“I’m not interested in using my race as a crutch. I want to get out there and make change. I want to see our membership at least doubled to about 150 members by this time next year.”
That’s Janelle Burke, the Red co-chair of Braver Angels’ Angels of Color Caucus. Janelle is an action woman by any definition – mother on the move, active member of Braver Angels’ We the People’s Project (WPP), married to a US Marine and the daughter of an Air Force veteran, and leader of a spiritual group in her community.
She’s also a former nurse and school board candidate in her city of Everett, Washington, founder and editor of an activist community blog, co-founder of a community outreach organization dedicated to healing in the Black community and for U.S. veterans, and…the list goes on.
There’s one more thing. Janelle, who is originally from Missouri, is a creature many believe is rare if not actually non-existent: a Black Republican. “You can’t possibly be a Black Republican in the United States,” she says, wryly.
Which brings up the unusual way in which Janelle became a Braver Angel.
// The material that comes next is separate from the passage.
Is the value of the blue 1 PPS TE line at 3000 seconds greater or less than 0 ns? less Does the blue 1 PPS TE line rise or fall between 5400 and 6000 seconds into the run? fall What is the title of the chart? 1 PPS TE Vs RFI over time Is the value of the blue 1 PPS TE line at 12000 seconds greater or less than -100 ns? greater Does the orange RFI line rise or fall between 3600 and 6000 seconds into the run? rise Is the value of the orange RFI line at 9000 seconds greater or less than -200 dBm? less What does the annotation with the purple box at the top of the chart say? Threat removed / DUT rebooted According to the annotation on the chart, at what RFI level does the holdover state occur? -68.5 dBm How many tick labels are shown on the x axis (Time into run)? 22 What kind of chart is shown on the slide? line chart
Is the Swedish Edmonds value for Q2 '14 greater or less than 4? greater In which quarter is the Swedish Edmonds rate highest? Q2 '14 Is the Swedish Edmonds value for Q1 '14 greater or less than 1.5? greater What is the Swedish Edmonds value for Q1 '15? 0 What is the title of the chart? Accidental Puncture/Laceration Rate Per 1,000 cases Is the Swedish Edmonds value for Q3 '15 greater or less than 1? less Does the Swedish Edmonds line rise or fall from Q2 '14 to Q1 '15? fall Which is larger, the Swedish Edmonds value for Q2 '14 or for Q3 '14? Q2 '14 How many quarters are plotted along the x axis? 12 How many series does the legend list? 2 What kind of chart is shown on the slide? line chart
Attending a local county fair a few years ago, she got into conversation with people at the Republican Party booth. A registered Democrat at the time, she surprised her new friends. After hearing her views on a range of political issues, one of them said “There’s nothing Democrat about you!” And when the topic of polarization came up, she was asked if she knew about the group then known as Better Angels.
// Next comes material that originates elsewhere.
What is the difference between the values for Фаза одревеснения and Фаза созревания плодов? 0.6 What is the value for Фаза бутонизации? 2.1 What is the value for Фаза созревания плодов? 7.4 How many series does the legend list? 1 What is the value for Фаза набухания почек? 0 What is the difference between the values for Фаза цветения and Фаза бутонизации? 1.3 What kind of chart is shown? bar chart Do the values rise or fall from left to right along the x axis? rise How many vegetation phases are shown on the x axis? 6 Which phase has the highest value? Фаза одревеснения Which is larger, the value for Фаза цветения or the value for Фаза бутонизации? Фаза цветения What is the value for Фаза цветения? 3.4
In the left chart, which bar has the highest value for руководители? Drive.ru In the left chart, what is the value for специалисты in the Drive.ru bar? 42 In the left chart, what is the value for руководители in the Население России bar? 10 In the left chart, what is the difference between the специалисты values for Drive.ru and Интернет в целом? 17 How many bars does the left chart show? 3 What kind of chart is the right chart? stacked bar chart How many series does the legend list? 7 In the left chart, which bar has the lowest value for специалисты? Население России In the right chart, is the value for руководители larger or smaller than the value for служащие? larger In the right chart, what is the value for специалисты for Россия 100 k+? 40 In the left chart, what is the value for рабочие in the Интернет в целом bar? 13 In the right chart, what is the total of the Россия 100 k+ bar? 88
Intrigued by what she learned; she joined Braver Angels. It wasn’t an immediate fit, though, and to some extent, it still isn’t. That’s because the organization still skews heavily white, older, and educated in four-year colleges. Janelle contends that it’s one thing to hold workshops on depolarizing conversations about race but quite another to act on the outcomes of such workshops in ways that consistently engage people of color. “It should be about putting in the work to make change,” she insists.
She is candid about having come close to leaving the organization at least once, but she credits co-founder David Lapp with helping her “recognize her worth” and what she could contribute to Braver Angels.
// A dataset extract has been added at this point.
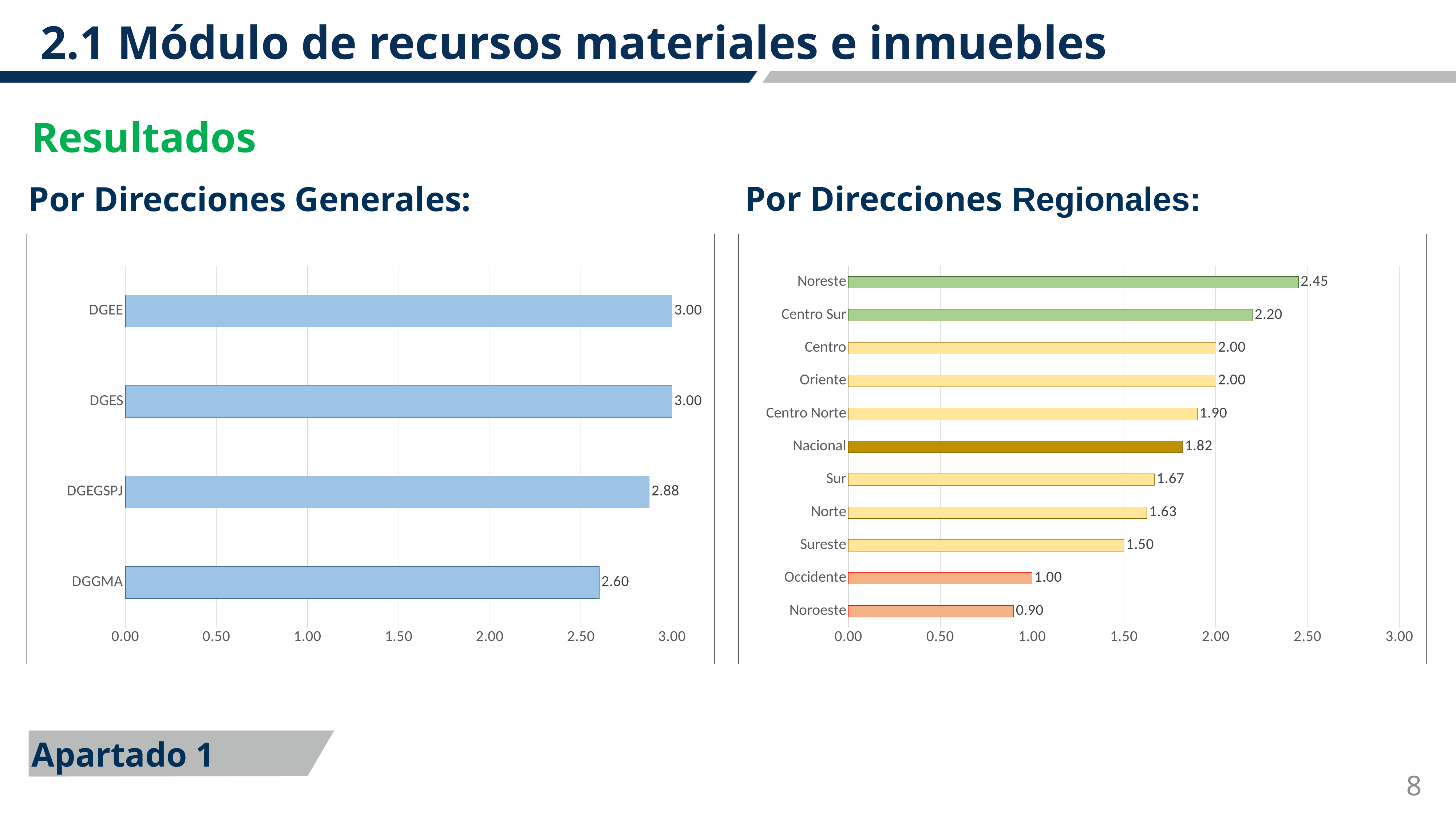
What kind of chart is the 'Por Direcciones Regionales' chart? Bar chart In the 'Por Direcciones Regionales' chart, which category has the lowest value? Noroeste In the 'Por Direcciones Generales' chart, what is the difference between the values for DGEE and DGGMA? 0.40 In the 'Por Direcciones Regionales' chart, what colour is the bar for Nacional? Dark gold In the 'Por Direcciones Regionales' chart, how many categories are shown? 11 In the 'Por Direcciones Regionales' chart, which is larger, the value for Sur or the value for Sureste? Sur In the 'Por Direcciones Generales' chart, which category has the lowest value? DGGMA In the 'Por Direcciones Generales' chart, what is the value for DGEGSPJ? 2.88 In the 'Por Direcciones Regionales' chart, what is the value for Nacional? 1.82 In the 'Por Direcciones Regionales' chart, what is the difference between the values for Noreste and Centro Sur? 0.25 In the 'Por Direcciones Generales' chart, how many categories are shown? 4 In the 'Por Direcciones Regionales' chart, which category has the highest value? Noreste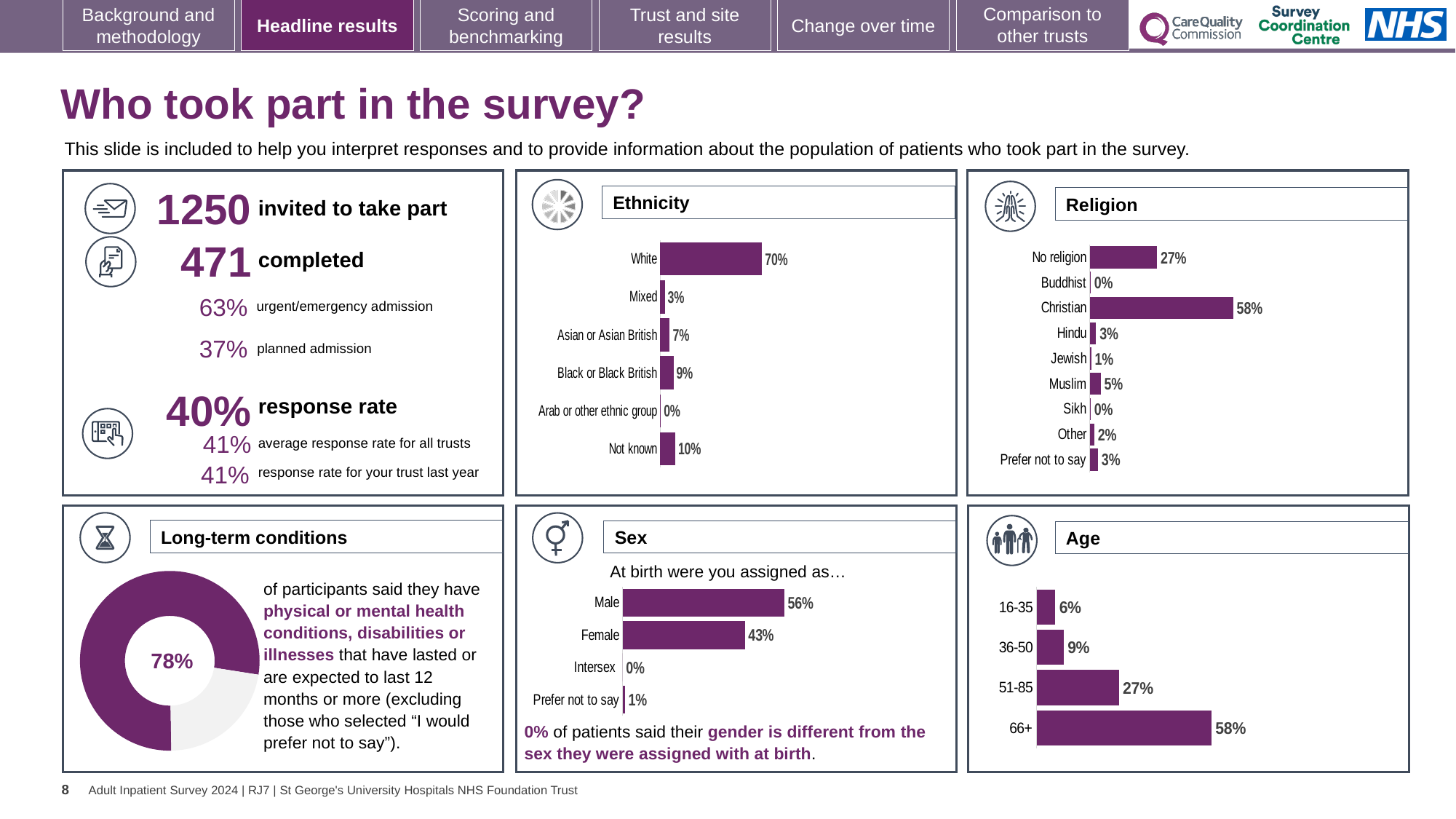
In the Ethnicity chart, which category has the highest value? White In the Long-term conditions chart, what share of participants said they have physical or mental health conditions, disabilities or illnesses? 78% In the Sex chart, what percentage of respondents were Female? 43% In the Sex chart, what is the difference between Male and Female? 13% In the Ethnicity chart, what percentage of respondents were White? 70% In the Religion chart, which is larger, Muslim or Hindu? Muslim In the Religion chart, what is the difference between Christian and No religion? 31% In the Religion chart, what percentage of respondents were Christian? 58% In the Ethnicity chart, how many categories are shown? 6 In the Age chart, do the values rise or fall as age increases from 16-35 to 66+? rise In the Age chart, which age group has the lowest value? 16-35 In the Religion chart, how many categories are shown? 9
She was one of the founding members of the Angels of Color Caucus, a group that now has 53 members in all – about a third of whom regularly attend the meetings — but deserves to have many more. “We’re still in our infant stage – still trying to get our legs under us before we spread our wings,” she says. That means the members are still sounding each other out on key topics, and beginning to crystallize some shared positions, including how, without putting themselves into a monolithic “people of color” box, they represent themselves within and outside of Braver Angels.
Janelle is in the thick of things, leading a project to rewrite the content on the Angels of Color page on Braver Angels’ site and planning outreach campaigns to expand membership quickly. “I do the communications for the group and help to plan external events. The main goal is outreach – finding the right messaging to promote us,” she says.
The hard part is getting target participants to, well, participate. Janelle reiterates a concern voiced by other Braver Angels: that it’s hard to break down outsiders’ preconceptions about the organization. “People in my communities say it’s just another white organization; a lot of us don’t have four-year college degrees,” she explains. That’s clearly frustrating for her, and she wants people of color – people of potential, she likes to say – to give Braver Angels a chance rather than passing judgment. “I want to see us participating,” she says.
The other lever that Janelle can pull is as a proactive member of WPP. Last September, she was central to a powerful and emotional WPP forum built on an incident in her own experience. Some years earlier, her then 14-year-old daughter had been detained in error by local police and then, in an unusual twist, Janelle and the (White) local police chief began talking, and gradually established a strong and highly respectful connection.
Next month, Janelle will again be in action as a lead participant in a Common Ground workshop on bridging the divide between police officers and the Black community. The event – a follow-up to the WPP forum last fall – is largely of Janelle’s making, with inputs from David Lapp and others. Notably, the Everett chief of police – Dan Templeman – will again be a key voice in calling for strides toward common ground.
Watch out, America. Janelle Burke is coming your way, with a broad Braver Angels smile and a determination that will certainly benefit the organization for years to come.